Copy every record below exactly.

BEGIN Material provided

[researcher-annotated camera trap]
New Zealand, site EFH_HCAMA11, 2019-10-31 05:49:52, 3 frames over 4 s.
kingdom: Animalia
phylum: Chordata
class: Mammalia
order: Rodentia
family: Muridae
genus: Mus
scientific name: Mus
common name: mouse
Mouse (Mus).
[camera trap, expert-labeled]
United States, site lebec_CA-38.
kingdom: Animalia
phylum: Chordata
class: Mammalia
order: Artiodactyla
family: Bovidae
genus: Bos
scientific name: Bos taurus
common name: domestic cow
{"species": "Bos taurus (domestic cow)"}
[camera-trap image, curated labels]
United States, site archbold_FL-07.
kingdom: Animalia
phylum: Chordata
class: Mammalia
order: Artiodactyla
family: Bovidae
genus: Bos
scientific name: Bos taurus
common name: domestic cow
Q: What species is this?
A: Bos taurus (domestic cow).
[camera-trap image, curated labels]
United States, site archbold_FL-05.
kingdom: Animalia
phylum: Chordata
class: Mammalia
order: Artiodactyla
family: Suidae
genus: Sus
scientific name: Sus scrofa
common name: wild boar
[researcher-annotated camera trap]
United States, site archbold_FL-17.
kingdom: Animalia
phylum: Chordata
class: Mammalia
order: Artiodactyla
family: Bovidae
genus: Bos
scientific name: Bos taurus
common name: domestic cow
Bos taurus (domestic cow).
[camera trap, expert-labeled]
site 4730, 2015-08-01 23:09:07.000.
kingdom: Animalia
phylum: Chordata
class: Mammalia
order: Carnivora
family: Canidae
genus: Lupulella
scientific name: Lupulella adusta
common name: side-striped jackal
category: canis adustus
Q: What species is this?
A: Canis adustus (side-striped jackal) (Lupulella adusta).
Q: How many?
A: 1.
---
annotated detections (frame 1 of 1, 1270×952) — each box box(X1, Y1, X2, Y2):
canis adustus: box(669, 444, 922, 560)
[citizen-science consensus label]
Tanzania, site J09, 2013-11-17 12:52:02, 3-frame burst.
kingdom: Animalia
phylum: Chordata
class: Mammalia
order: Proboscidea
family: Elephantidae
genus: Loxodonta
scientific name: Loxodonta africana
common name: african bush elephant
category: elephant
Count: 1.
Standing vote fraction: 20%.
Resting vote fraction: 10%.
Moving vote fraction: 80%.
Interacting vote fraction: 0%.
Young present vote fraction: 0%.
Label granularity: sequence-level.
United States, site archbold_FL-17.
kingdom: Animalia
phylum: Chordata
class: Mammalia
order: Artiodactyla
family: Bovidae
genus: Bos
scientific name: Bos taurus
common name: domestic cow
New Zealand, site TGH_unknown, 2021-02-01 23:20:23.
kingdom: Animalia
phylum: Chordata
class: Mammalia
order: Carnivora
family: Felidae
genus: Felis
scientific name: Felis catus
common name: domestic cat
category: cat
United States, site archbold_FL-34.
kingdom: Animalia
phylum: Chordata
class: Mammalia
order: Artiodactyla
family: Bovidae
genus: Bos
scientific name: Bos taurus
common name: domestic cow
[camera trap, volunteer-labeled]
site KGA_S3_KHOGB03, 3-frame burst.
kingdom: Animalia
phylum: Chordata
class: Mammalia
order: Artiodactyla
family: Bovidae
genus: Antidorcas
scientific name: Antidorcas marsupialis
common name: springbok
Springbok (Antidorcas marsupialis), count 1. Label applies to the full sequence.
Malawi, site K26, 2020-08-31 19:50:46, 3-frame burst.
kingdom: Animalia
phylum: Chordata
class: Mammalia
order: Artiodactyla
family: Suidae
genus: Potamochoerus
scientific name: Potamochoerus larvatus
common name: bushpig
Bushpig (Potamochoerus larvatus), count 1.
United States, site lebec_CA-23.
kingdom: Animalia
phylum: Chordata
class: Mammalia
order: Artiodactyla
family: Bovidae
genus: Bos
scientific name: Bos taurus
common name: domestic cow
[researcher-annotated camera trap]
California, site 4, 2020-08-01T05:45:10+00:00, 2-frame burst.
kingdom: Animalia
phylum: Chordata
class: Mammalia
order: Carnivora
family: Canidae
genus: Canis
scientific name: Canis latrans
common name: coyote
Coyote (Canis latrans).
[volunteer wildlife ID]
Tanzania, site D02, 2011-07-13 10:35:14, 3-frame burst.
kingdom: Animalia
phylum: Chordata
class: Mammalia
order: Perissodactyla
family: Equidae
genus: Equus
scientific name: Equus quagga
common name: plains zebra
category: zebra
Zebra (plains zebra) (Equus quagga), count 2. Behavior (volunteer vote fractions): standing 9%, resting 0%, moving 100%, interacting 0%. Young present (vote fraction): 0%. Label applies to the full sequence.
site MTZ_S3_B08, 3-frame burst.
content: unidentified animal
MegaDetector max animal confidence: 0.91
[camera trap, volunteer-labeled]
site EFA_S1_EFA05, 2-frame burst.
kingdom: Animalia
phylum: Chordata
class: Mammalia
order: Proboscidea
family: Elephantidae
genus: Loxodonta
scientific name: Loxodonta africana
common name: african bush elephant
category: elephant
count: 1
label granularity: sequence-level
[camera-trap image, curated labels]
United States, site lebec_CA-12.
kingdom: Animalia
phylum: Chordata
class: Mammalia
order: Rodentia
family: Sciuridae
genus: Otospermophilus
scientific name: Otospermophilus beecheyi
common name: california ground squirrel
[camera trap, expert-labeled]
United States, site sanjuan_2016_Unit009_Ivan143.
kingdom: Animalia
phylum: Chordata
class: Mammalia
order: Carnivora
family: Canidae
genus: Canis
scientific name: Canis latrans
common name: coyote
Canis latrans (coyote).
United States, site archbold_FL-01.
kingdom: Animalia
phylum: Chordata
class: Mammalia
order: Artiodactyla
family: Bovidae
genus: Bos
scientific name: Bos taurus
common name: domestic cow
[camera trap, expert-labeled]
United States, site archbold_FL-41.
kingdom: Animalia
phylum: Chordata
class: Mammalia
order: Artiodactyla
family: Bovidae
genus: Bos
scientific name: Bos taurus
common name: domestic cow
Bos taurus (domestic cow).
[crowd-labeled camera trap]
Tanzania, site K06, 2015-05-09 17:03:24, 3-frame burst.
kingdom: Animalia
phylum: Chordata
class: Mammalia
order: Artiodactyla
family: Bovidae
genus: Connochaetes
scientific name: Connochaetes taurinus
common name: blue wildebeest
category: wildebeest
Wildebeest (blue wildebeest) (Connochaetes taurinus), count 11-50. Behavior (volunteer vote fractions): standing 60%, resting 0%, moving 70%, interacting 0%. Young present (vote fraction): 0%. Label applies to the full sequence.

END Material provided

Response -
[researcher-annotated camera trap]
New Zealand, site EFH_HCAMA11, 2019-10-31 05:49:52, 3 frames over 4 s.
kingdom: Animalia
phylum: Chordata
class: Mammalia
order: Rodentia
family: Muridae
genus: Mus
scientific name: Mus
common name: mouse
Mouse (Mus).
[camera trap, expert-labeled]
United States, site lebec_CA-38.
kingdom: Animalia
phylum: Chordata
class: Mammalia
order: Artiodactyla
family: Bovidae
genus: Bos
scientific name: Bos taurus
common name: domestic cow
{"species": "Bos taurus (domestic cow)"}
[camera-trap image, curated labels]
United States, site archbold_FL-07.
kingdom: Animalia
phylum: Chordata
class: Mammalia
order: Artiodactyla
family: Bovidae
genus: Bos
scientific name: Bos taurus
common name: domestic cow
Q: What species is this?
A: Bos taurus (domestic cow).
[camera-trap image, curated labels]
United States, site archbold_FL-05.
kingdom: Animalia
phylum: Chordata
class: Mammalia
order: Artiodactyla
family: Suidae
genus: Sus
scientific name: Sus scrofa
common name: wild boar
[researcher-annotated camera trap]
United States, site archbold_FL-17.
kingdom: Animalia
phylum: Chordata
class: Mammalia
order: Artiodactyla
family: Bovidae
genus: Bos
scientific name: Bos taurus
common name: domestic cow
Bos taurus (domestic cow).
[camera trap, expert-labeled]
site 4730, 2015-08-01 23:09:07.000.
kingdom: Animalia
phylum: Chordata
class: Mammalia
order: Carnivora
family: Canidae
genus: Lupulella
scientific name: Lupulella adusta
common name: side-striped jackal
category: canis adustus
Q: What species is this?
A: Canis adustus (side-striped jackal) (Lupulella adusta).
Q: How many?
A: 1.
---
annotated detections (frame 1 of 1, 1270×952) — each box box(X1, Y1, X2, Y2):
canis adustus: box(669, 444, 922, 560)
[citizen-science consensus label]
Tanzania, site J09, 2013-11-17 12:52:02, 3-frame burst.
kingdom: Animalia
phylum: Chordata
class: Mammalia
order: Proboscidea
family: Elephantidae
genus: Loxodonta
scientific name: Loxodonta africana
common name: african bush elephant
category: elephant
Count: 1.
Standing vote fraction: 20%.
Resting vote fraction: 10%.
Moving vote fraction: 80%.
Interacting vote fraction: 0%.
Young present vote fraction: 0%.
Label granularity: sequence-level.
United States, site archbold_FL-17.
kingdom: Animalia
phylum: Chordata
class: Mammalia
order: Artiodactyla
family: Bovidae
genus: Bos
scientific name: Bos taurus
common name: domestic cow
New Zealand, site TGH_unknown, 2021-02-01 23:20:23.
kingdom: Animalia
phylum: Chordata
class: Mammalia
order: Carnivora
family: Felidae
genus: Felis
scientific name: Felis catus
common name: domestic cat
category: cat
United States, site archbold_FL-34.
kingdom: Animalia
phylum: Chordata
class: Mammalia
order: Artiodactyla
family: Bovidae
genus: Bos
scientific name: Bos taurus
common name: domestic cow
[camera trap, volunteer-labeled]
site KGA_S3_KHOGB03, 3-frame burst.
kingdom: Animalia
phylum: Chordata
class: Mammalia
order: Artiodactyla
family: Bovidae
genus: Antidorcas
scientific name: Antidorcas marsupialis
common name: springbok
Springbok (Antidorcas marsupialis), count 1. Label applies to the full sequence.
Malawi, site K26, 2020-08-31 19:50:46, 3-frame burst.
kingdom: Animalia
phylum: Chordata
class: Mammalia
order: Artiodactyla
family: Suidae
genus: Potamochoerus
scientific name: Potamochoerus larvatus
common name: bushpig
Bushpig (Potamochoerus larvatus), count 1.
United States, site lebec_CA-23.
kingdom: Animalia
phylum: Chordata
class: Mammalia
order: Artiodactyla
family: Bovidae
genus: Bos
scientific name: Bos taurus
common name: domestic cow
[researcher-annotated camera trap]
California, site 4, 2020-08-01T05:45:10+00:00, 2-frame burst.
kingdom: Animalia
phylum: Chordata
class: Mammalia
order: Carnivora
family: Canidae
genus: Canis
scientific name: Canis latrans
common name: coyote
Coyote (Canis latrans).
[volunteer wildlife ID]
Tanzania, site D02, 2011-07-13 10:35:14, 3-frame burst.
kingdom: Animalia
phylum: Chordata
class: Mammalia
order: Perissodactyla
family: Equidae
genus: Equus
scientific name: Equus quagga
common name: plains zebra
category: zebra
Zebra (plains zebra) (Equus quagga), count 2. Behavior (volunteer vote fractions): standing 9%, resting 0%, moving 100%, interacting 0%. Young present (vote fraction): 0%. Label applies to the full sequence.
site MTZ_S3_B08, 3-frame burst.
content: unidentified animal
MegaDetector max animal confidence: 0.91
[camera trap, volunteer-labeled]
site EFA_S1_EFA05, 2-frame burst.
kingdom: Animalia
phylum: Chordata
class: Mammalia
order: Proboscidea
family: Elephantidae
genus: Loxodonta
scientific name: Loxodonta africana
common name: african bush elephant
category: elephant
count: 1
label granularity: sequence-level
[camera-trap image, curated labels]
United States, site lebec_CA-12.
kingdom: Animalia
phylum: Chordata
class: Mammalia
order: Rodentia
family: Sciuridae
genus: Otospermophilus
scientific name: Otospermophilus beecheyi
common name: california ground squirrel
[camera trap, expert-labeled]
United States, site sanjuan_2016_Unit009_Ivan143.
kingdom: Animalia
phylum: Chordata
class: Mammalia
order: Carnivora
family: Canidae
genus: Canis
scientific name: Canis latrans
common name: coyote
Canis latrans (coyote).
United States, site archbold_FL-01.
kingdom: Animalia
phylum: Chordata
class: Mammalia
order: Artiodactyla
family: Bovidae
genus: Bos
scientific name: Bos taurus
common name: domestic cow
[camera trap, expert-labeled]
United States, site archbold_FL-41.
kingdom: Animalia
phylum: Chordata
class: Mammalia
order: Artiodactyla
family: Bovidae
genus: Bos
scientific name: Bos taurus
common name: domestic cow
Bos taurus (domestic cow).
[crowd-labeled camera trap]
Tanzania, site K06, 2015-05-09 17:03:24, 3-frame burst.
kingdom: Animalia
phylum: Chordata
class: Mammalia
order: Artiodactyla
family: Bovidae
genus: Connochaetes
scientific name: Connochaetes taurinus
common name: blue wildebeest
category: wildebeest
Wildebeest (blue wildebeest) (Connochaetes taurinus), count 11-50. Behavior (volunteer vote fractions): standing 60%, resting 0%, moving 70%, interacting 0%. Young present (vote fraction): 0%. Label applies to the full sequence.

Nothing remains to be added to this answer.